• _Exercise description_: From the line that includes "Considering all objects, is" to the last line of the data, quote each line precisely; both boundary lines belong in the answer.

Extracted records
....

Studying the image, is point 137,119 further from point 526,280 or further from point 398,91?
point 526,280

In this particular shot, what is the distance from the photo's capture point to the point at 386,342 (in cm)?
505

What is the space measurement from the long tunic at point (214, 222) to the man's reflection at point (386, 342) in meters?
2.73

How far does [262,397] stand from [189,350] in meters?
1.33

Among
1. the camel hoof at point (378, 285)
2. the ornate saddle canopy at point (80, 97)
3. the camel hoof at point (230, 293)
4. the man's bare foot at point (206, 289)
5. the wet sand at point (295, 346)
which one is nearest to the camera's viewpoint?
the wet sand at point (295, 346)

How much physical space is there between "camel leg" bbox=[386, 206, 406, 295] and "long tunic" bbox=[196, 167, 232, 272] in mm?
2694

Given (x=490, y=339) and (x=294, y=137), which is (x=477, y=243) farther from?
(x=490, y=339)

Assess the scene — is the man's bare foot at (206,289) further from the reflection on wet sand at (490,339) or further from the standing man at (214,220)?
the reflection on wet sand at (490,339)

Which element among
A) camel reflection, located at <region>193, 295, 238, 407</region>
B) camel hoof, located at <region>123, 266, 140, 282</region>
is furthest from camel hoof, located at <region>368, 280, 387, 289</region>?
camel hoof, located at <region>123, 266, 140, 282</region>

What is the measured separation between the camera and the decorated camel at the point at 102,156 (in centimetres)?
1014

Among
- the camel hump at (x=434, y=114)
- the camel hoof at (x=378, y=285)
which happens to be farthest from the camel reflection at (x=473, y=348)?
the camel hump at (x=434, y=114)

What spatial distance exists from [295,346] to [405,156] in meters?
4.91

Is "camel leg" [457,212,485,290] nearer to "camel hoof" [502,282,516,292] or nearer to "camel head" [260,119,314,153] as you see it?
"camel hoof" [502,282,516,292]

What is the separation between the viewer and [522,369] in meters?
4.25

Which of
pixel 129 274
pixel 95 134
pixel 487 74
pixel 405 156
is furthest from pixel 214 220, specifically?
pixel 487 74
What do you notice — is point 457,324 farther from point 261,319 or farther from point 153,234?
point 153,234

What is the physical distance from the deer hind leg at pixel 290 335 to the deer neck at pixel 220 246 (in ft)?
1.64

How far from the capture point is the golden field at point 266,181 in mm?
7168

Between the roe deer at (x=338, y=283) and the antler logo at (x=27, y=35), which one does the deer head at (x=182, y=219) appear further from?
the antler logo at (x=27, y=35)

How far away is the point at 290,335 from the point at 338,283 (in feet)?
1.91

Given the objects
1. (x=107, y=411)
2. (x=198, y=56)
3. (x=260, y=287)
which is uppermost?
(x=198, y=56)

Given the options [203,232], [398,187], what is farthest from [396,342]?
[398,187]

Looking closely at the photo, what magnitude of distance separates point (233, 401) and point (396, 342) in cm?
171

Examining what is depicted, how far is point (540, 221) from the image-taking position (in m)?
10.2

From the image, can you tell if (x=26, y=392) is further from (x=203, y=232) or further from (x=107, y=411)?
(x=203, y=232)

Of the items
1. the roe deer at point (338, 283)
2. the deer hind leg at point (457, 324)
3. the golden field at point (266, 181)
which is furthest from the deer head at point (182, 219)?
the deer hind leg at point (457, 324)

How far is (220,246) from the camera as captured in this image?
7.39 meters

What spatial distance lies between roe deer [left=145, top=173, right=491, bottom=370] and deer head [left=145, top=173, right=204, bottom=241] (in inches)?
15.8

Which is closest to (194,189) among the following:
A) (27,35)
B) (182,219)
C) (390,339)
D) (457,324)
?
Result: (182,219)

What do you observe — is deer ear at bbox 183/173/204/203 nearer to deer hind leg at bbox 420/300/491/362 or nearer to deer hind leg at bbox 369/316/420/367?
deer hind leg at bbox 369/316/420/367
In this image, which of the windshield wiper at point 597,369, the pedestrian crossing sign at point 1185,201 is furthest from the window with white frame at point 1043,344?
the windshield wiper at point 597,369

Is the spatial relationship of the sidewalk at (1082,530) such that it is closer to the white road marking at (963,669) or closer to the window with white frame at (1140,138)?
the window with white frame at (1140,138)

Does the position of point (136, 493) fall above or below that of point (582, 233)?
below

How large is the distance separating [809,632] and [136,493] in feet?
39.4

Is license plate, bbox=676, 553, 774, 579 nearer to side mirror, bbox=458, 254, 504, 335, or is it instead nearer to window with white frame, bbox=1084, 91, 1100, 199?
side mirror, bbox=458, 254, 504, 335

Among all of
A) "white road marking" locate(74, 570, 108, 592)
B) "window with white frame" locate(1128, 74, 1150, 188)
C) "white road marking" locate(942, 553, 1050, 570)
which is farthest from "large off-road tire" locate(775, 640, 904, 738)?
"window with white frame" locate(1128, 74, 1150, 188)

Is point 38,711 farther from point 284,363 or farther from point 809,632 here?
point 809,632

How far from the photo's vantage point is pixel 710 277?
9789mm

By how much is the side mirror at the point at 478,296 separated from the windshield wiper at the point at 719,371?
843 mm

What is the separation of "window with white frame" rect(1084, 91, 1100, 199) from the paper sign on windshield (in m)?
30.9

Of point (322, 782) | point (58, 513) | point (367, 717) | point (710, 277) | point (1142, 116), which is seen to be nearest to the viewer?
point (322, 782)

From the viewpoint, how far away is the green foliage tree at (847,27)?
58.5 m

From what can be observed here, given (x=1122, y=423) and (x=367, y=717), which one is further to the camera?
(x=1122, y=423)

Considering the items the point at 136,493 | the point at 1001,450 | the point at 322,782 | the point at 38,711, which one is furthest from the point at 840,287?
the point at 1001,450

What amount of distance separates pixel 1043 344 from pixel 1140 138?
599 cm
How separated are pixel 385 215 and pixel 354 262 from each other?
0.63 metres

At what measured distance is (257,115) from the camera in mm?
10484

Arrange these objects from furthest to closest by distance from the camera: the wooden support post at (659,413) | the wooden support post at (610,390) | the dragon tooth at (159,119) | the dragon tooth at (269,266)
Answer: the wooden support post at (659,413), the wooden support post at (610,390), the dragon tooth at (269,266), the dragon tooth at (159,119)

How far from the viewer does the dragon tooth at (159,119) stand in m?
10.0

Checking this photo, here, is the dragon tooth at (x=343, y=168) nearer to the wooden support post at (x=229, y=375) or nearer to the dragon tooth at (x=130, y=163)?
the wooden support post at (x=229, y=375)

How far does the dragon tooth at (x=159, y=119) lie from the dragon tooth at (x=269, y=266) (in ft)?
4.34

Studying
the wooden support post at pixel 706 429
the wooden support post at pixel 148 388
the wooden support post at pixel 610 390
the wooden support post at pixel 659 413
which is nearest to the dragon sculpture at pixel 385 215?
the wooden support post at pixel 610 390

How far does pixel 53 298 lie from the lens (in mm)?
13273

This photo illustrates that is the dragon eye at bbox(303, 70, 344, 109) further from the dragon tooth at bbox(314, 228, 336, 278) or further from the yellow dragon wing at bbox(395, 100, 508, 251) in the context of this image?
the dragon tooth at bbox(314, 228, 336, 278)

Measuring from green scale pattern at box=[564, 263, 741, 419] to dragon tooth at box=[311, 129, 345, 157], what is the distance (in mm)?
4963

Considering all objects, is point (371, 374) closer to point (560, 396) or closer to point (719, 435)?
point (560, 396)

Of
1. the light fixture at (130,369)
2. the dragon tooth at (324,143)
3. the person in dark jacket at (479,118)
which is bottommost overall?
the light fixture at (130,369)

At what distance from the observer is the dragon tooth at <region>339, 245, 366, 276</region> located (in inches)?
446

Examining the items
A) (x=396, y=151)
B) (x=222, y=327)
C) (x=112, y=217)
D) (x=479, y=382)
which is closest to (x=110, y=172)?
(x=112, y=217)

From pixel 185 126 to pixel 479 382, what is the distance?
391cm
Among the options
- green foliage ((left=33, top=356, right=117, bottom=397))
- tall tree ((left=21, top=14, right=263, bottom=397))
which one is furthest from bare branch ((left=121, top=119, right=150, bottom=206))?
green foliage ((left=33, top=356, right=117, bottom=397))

....

• _Answer to the exercise_:
Considering all objects, is point (371, 374) closer to point (560, 396) or closer to point (719, 435)?
point (560, 396)

Of
1. the light fixture at (130,369)
2. the dragon tooth at (324,143)
3. the person in dark jacket at (479,118)
which is bottommost overall?
the light fixture at (130,369)

At what distance from the observer is the dragon tooth at <region>339, 245, 366, 276</region> located (in inches)?
446

Examining the items
A) (x=396, y=151)
B) (x=222, y=327)
C) (x=112, y=217)
D) (x=479, y=382)
which is closest to (x=110, y=172)?
(x=112, y=217)

From pixel 185 126 to pixel 479 382, what is the distance?
391cm
Among the options
- green foliage ((left=33, top=356, right=117, bottom=397))
- tall tree ((left=21, top=14, right=263, bottom=397))
which one is furthest from bare branch ((left=121, top=119, right=150, bottom=206))?
green foliage ((left=33, top=356, right=117, bottom=397))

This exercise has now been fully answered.